Church records have been lost over the years and it is not certain which system was first used at the church. But, it is believed since Carrier held a patent on an air conditioning system which used ammonia, this was the first sytem installed in the church. However, it was toxic and highly flammable. Also under consideration is the first air conditioning unit may also have been a system which used water and carbon dioxide. This system would have worked similiar to the unit with ammonia, according to Record archives.

In addition, electricity would have been a problem. The air conditioning system would have taken two-thirds of the power available in Orange. The solution was to build a power source just for the church.

Carrier built a powerhouse which was built behind the main church building. Crews installed a 200 horsepower engine which ran on crude oil.

A newer air conditioning system was installed in the church in the late 1920s. As the years rolled by, another unit was installed in the 1950s. Eventually, a 50 ton unit was implemented and still keeps the church cool and visitors comfortable.

Some of the original duct work and piping are still used in the church as part of the current Carrier system. However, some  things have changed. The powerhouse where the chief engineer once lived on the top floor now serves another purpose. The remainder of the powerhouse such as the top three floors was removed many years ago.
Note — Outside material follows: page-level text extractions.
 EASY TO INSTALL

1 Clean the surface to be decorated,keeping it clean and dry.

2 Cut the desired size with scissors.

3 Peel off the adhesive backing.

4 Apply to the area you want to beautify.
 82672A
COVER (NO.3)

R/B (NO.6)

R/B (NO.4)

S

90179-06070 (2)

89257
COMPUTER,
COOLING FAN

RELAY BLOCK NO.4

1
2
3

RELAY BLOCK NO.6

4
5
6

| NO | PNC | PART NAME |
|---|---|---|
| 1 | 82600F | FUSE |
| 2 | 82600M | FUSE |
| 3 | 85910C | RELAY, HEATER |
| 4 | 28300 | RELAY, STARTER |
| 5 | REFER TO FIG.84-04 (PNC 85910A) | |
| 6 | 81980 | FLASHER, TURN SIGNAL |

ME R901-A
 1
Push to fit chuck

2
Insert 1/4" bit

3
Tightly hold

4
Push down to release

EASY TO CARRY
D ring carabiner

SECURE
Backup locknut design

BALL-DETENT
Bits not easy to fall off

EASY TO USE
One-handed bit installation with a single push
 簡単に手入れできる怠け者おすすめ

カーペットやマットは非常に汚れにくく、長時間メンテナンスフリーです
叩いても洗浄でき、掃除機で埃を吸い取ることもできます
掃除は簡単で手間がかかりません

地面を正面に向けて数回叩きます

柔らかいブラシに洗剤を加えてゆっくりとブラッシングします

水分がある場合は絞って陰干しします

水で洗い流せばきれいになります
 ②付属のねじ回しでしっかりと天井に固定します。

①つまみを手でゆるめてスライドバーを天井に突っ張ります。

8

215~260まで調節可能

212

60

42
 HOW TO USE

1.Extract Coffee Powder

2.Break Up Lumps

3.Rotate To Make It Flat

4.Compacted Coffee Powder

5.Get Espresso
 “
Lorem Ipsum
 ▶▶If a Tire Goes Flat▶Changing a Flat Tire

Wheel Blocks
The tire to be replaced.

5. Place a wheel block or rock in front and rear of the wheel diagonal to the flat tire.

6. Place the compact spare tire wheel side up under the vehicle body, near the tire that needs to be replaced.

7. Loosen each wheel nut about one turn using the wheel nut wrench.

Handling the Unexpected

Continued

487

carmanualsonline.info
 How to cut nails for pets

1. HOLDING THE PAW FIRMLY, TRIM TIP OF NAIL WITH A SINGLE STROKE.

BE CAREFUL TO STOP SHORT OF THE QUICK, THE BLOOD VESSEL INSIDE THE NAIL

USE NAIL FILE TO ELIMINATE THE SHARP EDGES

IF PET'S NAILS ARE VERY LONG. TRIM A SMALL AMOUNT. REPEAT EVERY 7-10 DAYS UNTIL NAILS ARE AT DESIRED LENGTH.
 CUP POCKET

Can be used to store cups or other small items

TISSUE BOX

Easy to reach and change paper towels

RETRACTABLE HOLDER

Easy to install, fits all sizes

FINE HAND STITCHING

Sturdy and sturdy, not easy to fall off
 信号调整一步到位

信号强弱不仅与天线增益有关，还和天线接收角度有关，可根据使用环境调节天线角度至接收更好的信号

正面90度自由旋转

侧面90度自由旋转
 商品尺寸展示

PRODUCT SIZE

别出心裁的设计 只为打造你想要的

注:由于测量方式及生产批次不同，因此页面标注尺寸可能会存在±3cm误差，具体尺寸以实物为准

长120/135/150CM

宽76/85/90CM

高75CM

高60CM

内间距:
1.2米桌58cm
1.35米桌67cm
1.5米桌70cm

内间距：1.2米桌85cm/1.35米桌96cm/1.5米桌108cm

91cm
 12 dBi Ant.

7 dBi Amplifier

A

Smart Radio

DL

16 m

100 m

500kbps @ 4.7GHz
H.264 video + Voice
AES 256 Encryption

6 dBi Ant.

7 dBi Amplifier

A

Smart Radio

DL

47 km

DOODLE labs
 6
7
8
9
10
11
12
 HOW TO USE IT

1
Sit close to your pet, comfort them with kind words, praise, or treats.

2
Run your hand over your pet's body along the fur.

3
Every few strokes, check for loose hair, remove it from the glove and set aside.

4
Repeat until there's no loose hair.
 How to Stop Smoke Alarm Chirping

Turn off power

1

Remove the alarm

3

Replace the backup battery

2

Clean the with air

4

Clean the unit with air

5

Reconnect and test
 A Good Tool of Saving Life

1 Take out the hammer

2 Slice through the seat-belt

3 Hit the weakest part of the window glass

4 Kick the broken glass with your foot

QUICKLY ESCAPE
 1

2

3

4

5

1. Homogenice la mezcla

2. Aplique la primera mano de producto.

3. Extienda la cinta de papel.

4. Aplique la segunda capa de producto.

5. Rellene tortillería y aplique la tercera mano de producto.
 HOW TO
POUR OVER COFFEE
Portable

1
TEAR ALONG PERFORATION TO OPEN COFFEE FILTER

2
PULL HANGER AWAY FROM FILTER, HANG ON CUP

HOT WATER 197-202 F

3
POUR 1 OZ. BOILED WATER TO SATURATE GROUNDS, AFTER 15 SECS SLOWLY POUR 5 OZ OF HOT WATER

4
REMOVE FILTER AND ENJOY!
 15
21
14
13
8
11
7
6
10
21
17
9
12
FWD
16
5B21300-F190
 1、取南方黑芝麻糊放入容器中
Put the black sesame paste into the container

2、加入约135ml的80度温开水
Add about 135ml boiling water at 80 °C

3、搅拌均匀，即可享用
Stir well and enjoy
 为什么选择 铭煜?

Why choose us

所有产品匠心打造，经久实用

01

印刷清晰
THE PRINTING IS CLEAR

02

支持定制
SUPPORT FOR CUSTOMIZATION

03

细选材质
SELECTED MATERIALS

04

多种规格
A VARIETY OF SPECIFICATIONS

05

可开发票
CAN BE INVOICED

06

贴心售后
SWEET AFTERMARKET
Through out the entire project, Frances Ann Lutcher kept costs a secret which also remains in effect to this day. To make sure the building was maintained properly and church members would not be burdened with upkeep, she set up an endowment, according to Record archives.

Few records are left of how the structure came to be. Only a few drawings remain. But, the church still stands as one woman’s plan to leave a memorial for future generations while enjoying a little comfort as they gather during the long hot summers of Orange.